Researchers argue that beyond the responsibilities of platforms, AI companies themselves can do more. Specifically, a model can be trained to not create images of nude children, and be able to clearly identify images generated by artificial intelligence as they navigate the internet. This means burning a watermark into the image that is harder to remove than what Stability AI and OpenAI have already implemented.

Lawmakers are considering regulating AI, but experts see some form of watermarking and mandatory provenance tracking as key to combating misinformation as well as child sexual abuse content.

“We’re only good at the lowest common denominator here, and that’s why we need a regulatory regime,” said Hany Farid, a professor of digital forensics at the University of California, Berkeley.

Professor Farid is the lead developer of PhotoDNA, a tool launched by Microsoft in 2009. This tool is now used by many tech companies to automatically find and block known child sexual abuse imagery. Farid said big tech companies developed and deployed the technology too late, allowing child sexual abuse to sour over the years. He is currently working with a number of technology companies to create new technical standards for tracing AI-generated images. Stability AI is one of the companies planning to implement this standard.

Another open question is how courts will handle lawsuits filed against creators of AI-generated child sexual abuse material, and what liability AI companies will face. is. Laws banning “computer-generated child pornography” have been in place for 20 years, but have never been tested in court. An earlier law that tried to ban what was then called virtual child pornography was overturned by the Supreme Court in 2002 as speech infringement.

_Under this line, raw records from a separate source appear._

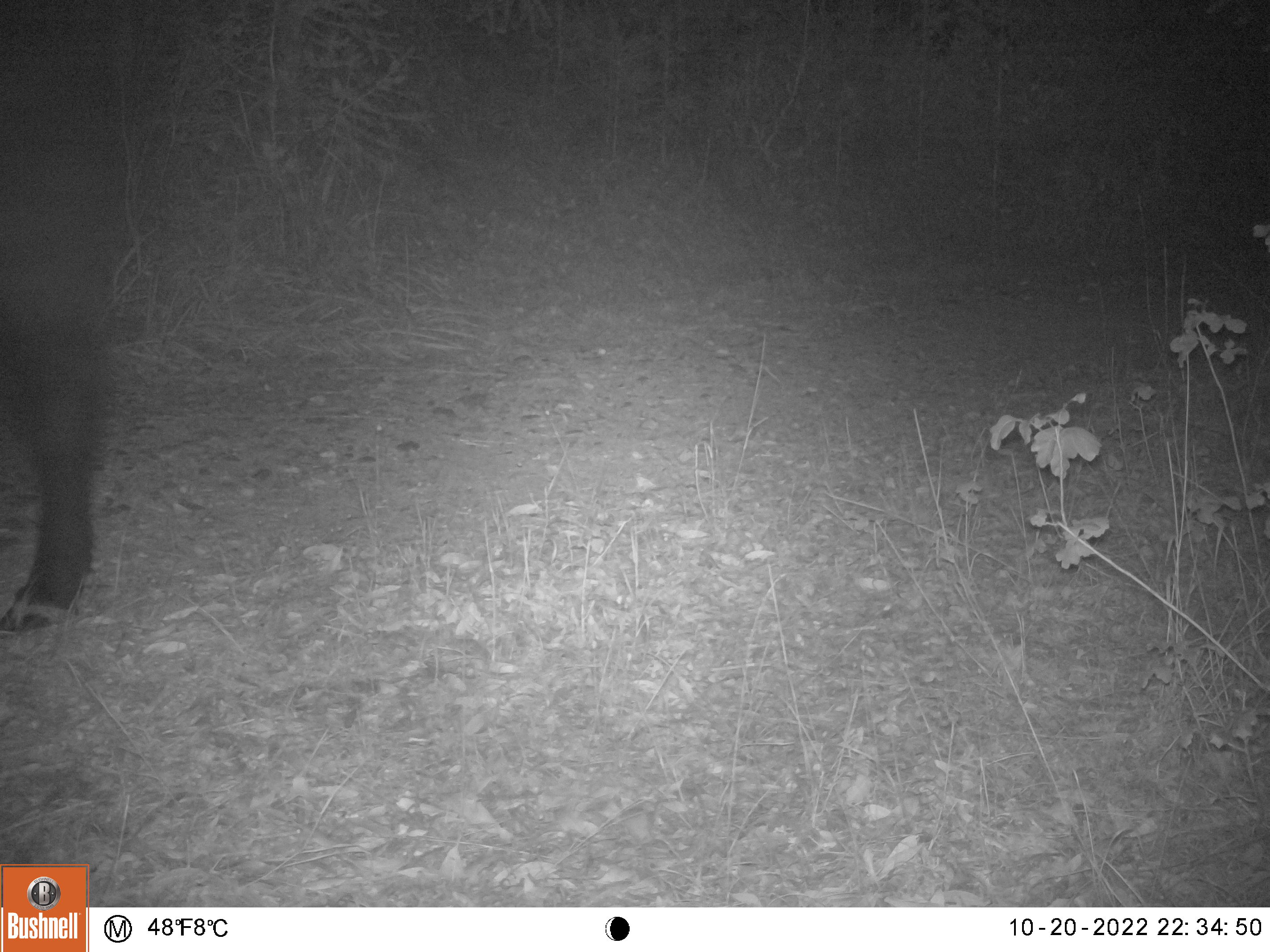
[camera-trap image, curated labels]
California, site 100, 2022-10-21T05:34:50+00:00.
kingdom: Animalia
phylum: Chordata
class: Mammalia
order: Artiodactyla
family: Bovidae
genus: Bos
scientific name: Bos taurus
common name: domestic cattle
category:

Members of the European Commission, the White House and the US Senate Judiciary Committee have been briefed on the Stanford and Thorne findings. Thiel said it’s important that businesses and lawmakers find answers to these questions before technology advances further to include things like full-motion video. “We have to get it by then,” Thiel said.

Thorn CEO Julie Cordua said the researchers’ findings should be seen as an opportunity as well as a warning. Unlike social media giants who realized years late that their platforms were enabling child predators, there is still time to prevent AI-created child abuse problems from spiraling out of control, Cordua said. argues Mr.

“We know what these companies do,” Cordua said. “We just have to do it.”